_EXCERPT_.
********************

Homomorphic $\bmod p$ operation

Let $E(m)$ a be the encryption operation using Paillier encryption scheme. Let $N$ be the public key and $p$ be a large prime number, such that $p<N$.

Question: Is there any protocol, that given $E(m)$ can compute homomorphic $\mod p$, so after decryption we would a message in $\mathbb{F}_p$?

Or is there any multi-party computation protocol that can do it?

Is there any protocol, that given $E(m)$ can compute homomorphic $E(m \bmod p)?$

If there were a way to perform that operation (for any $p>1$ relatively prime to $N$) without the Pallier private key being involved, then you have just shown that Pallier is Fully Homomorphic; that is, you can homomorphicly implement any computation; at the very least, by doing homomophic circuit evalutation.

********************

(Recorded data)

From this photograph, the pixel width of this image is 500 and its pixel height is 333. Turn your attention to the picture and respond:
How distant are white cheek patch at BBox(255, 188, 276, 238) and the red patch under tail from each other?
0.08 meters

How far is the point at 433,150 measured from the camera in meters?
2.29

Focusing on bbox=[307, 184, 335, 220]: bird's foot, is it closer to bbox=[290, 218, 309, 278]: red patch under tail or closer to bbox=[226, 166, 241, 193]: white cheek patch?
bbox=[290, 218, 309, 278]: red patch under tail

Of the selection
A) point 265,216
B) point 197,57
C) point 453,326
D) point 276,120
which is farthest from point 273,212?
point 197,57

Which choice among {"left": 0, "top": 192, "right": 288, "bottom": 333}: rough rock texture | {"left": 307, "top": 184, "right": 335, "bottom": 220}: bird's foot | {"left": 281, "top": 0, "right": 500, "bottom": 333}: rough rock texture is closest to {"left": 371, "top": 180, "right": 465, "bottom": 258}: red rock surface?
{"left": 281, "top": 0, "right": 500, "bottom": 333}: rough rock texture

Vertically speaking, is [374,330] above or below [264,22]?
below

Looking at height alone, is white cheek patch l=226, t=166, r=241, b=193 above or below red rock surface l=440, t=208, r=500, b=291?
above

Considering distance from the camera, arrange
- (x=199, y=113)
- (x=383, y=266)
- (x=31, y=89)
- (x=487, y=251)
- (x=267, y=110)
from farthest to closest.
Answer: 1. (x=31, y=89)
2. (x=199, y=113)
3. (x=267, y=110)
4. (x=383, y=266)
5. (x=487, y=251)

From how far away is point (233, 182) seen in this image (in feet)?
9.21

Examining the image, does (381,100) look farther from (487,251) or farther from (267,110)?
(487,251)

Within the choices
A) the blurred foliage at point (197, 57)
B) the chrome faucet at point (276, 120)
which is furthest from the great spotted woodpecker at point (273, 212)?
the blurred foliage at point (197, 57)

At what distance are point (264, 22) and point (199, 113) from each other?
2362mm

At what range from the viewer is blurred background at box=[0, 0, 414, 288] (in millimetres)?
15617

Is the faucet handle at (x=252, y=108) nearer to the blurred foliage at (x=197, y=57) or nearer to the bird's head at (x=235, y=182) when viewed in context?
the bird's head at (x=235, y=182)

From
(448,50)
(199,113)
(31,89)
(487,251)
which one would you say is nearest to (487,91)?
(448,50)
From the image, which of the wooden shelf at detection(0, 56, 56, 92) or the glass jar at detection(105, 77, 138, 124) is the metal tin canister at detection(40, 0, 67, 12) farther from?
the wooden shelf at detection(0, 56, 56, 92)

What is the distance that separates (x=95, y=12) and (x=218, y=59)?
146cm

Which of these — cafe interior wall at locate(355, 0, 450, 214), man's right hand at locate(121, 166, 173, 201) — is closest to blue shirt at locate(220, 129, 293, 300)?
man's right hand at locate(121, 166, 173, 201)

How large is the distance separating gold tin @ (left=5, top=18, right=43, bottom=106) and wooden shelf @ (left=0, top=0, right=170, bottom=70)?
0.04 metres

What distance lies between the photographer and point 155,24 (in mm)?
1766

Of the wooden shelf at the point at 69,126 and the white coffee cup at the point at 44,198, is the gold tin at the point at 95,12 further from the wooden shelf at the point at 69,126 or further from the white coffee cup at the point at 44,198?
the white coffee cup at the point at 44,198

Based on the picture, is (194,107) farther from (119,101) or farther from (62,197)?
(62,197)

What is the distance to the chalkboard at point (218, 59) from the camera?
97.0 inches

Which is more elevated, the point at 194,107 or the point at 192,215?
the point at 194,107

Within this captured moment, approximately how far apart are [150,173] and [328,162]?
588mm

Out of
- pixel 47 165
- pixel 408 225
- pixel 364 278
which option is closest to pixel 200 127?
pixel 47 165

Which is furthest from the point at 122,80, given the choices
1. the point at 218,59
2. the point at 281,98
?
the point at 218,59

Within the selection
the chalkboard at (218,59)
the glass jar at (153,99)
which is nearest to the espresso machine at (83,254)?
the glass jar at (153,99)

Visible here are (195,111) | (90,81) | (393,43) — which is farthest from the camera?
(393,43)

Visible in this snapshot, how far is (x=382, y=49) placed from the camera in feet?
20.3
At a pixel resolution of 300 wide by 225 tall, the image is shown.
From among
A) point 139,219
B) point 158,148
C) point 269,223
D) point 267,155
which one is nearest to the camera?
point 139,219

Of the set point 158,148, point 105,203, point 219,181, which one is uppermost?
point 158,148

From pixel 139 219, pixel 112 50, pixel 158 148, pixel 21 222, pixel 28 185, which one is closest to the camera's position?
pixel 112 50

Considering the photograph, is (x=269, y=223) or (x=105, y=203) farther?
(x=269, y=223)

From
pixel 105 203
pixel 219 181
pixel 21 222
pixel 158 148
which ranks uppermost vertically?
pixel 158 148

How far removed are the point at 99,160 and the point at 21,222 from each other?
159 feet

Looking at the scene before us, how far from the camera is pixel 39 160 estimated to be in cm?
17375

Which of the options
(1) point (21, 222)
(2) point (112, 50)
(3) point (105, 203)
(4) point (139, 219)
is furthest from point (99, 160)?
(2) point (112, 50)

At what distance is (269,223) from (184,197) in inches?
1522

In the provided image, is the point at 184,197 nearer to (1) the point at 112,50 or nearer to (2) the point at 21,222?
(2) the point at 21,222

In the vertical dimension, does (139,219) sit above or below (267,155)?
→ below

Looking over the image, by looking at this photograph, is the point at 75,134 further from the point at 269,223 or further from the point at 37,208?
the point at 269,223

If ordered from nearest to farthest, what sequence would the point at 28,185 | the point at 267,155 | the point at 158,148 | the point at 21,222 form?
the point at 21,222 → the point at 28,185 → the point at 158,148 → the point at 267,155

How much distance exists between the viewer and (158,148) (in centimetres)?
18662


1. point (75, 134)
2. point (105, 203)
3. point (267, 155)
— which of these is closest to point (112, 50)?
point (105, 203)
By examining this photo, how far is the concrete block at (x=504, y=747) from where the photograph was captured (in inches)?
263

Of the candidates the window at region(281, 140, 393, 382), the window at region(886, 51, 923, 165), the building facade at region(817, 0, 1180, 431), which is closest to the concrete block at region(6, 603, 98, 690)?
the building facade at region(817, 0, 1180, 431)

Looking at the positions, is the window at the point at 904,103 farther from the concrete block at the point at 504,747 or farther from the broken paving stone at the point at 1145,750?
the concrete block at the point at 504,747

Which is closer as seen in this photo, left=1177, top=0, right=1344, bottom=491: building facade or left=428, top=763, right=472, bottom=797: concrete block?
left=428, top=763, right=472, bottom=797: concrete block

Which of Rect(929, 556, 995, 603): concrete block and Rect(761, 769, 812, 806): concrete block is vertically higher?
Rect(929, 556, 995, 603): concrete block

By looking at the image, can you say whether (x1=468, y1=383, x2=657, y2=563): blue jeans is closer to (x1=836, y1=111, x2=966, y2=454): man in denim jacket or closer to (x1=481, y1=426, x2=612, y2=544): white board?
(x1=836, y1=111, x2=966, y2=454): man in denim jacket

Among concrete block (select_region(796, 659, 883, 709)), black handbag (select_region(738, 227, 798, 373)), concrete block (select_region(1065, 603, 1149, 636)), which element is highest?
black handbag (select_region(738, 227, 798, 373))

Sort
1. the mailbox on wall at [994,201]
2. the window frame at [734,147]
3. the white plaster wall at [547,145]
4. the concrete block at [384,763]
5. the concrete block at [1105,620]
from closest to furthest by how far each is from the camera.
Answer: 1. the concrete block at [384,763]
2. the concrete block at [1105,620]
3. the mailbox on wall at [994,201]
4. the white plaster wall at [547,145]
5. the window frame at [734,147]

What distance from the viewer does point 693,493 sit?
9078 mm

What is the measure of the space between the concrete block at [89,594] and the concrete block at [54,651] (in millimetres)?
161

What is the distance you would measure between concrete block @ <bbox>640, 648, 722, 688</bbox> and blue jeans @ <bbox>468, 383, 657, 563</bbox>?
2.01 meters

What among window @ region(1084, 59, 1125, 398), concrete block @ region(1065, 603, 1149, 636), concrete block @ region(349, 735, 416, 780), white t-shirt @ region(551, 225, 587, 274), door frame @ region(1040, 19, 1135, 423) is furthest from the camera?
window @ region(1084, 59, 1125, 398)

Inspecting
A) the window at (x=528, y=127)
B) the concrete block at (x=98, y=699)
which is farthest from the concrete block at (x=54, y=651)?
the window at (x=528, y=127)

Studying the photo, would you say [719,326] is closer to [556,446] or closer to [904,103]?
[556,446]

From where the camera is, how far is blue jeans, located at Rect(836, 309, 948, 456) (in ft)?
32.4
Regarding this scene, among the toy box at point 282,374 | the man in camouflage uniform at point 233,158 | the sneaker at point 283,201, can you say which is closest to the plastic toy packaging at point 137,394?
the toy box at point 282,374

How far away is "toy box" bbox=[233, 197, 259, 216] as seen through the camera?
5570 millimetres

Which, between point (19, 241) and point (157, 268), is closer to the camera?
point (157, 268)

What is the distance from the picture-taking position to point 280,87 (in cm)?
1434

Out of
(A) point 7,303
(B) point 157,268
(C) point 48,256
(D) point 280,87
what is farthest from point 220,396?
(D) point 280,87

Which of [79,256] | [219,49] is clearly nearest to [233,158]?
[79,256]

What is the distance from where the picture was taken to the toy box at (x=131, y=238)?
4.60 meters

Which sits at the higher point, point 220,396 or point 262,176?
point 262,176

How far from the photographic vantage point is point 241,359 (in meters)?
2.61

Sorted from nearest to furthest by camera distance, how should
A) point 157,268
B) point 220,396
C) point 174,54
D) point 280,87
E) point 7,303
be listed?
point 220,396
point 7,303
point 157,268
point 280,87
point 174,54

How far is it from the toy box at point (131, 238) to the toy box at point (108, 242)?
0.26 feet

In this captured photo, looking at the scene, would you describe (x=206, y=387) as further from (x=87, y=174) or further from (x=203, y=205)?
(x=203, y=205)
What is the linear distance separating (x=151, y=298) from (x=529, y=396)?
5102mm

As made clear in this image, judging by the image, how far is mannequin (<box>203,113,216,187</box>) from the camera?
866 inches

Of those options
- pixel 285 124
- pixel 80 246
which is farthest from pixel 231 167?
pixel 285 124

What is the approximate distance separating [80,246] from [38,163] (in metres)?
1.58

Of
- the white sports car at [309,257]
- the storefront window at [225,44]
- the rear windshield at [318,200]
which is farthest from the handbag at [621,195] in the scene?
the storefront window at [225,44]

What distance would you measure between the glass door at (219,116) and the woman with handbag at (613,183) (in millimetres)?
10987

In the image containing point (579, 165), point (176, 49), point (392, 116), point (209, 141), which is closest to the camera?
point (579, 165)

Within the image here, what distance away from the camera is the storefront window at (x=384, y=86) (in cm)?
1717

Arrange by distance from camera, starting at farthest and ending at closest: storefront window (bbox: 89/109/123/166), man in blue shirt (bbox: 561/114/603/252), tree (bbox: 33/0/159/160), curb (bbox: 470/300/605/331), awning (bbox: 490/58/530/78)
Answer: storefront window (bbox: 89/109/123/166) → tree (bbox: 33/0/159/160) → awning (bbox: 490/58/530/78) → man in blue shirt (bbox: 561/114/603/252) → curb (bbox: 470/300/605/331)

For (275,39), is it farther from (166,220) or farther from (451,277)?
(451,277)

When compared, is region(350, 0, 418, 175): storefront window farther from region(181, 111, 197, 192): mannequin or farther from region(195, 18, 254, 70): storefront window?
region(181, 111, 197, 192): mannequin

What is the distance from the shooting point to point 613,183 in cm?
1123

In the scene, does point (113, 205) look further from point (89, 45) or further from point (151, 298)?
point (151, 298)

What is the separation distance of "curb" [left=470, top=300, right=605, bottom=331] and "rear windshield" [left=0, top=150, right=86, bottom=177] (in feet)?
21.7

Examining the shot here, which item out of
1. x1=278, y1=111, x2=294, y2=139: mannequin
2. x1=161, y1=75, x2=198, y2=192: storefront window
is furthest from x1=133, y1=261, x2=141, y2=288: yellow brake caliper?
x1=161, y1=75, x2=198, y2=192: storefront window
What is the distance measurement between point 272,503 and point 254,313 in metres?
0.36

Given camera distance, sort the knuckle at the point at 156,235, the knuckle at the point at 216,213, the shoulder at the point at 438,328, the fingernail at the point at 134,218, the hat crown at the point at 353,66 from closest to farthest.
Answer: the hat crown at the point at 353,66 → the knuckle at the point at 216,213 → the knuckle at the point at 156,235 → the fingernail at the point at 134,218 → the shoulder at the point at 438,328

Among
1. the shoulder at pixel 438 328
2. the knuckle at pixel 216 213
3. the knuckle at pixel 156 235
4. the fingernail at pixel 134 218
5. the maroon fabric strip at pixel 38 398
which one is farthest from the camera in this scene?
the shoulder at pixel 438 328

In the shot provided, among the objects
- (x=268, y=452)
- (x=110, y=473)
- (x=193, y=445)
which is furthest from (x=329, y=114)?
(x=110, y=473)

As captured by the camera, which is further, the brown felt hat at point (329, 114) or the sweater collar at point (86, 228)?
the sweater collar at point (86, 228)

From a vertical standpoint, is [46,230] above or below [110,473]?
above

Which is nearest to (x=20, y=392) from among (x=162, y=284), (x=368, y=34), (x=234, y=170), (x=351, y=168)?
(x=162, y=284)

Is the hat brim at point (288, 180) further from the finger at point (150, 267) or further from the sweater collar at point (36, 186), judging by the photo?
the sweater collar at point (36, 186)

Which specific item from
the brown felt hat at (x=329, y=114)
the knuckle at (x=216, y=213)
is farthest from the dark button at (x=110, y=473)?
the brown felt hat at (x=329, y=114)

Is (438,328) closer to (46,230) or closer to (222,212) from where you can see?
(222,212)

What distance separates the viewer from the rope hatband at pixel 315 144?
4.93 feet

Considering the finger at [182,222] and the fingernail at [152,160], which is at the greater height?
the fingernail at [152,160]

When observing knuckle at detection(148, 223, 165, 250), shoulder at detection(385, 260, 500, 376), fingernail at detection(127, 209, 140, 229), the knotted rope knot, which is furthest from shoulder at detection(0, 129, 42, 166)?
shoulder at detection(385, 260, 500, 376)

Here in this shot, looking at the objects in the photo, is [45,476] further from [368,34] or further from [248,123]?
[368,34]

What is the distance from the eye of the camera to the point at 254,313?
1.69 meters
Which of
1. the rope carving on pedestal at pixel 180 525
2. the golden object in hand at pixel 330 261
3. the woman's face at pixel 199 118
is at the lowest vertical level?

********************

_WHAT TO WORK ON_.
1 > From the text on homomorphic mod p with Paillier encryption, reproduce the passage beginning at the words "Homomorphic $\bmod p$" and ending after the words "such that $p<N$.".
2 > In the text on homomorphic mod p with Paillier encryption, how must the prime p compare with the public key N?
3 > Carry on the discussion of homomorphic mod p with Paillier encryption from where it ends.

_RESPONSES IN ORDER_.
1 >
Homomorphic $\bmod p$ operation

Let $E(m)$ a be the encryption operation using Paillier encryption scheme. Let $N$ be the public key and $p$ be a large prime number, such that $p<N$.

2 > p must be smaller than N (p < N).

3 >
One approach to show this is to implement a NAND function, which we can do as follows:

$$\textit{NAND}(x, y) = 1 + p^{-1} \cdot ( \lambda(x + y) \bmod p - \lambda(x+y))$$

where:

• All the operations are done homomorphically, for example, $x + y$ means the homomorphic addition of $x$ and $y$

• $\lambda$ is an integer $p > \lambda \ge p/2$

• $p^{-1}$ is the multiplicative inverse of $p$ modulo $N$

All the computations included in the NAND definition are additions, subtractions, multiplications by the constants $\lambda$ and $p^{-1}$ (all of which can be performed homomorphicly within Pallier), and the $\bmod p$ operation, which we are assuming also can be performed homomorphicly.

And, if we evaluate NAND (assuming that $x, y$ are constrained to be either 0 or 1, we find that if either $x, y$ are encrypted 0 (or both are), NAND evaluated to encrypted 1; if both are 1, it evaluates to an encrypted 0.

And, NAND is known to be complete; we can construct any circuit be a sufficiently large pile of them. That is, we can design a circuit to evaluate our function (e.g. SHA-3), and then give as inputs as a series of encrypted 0's and 1's, and get the output as a series of encrypted 0's and 1's.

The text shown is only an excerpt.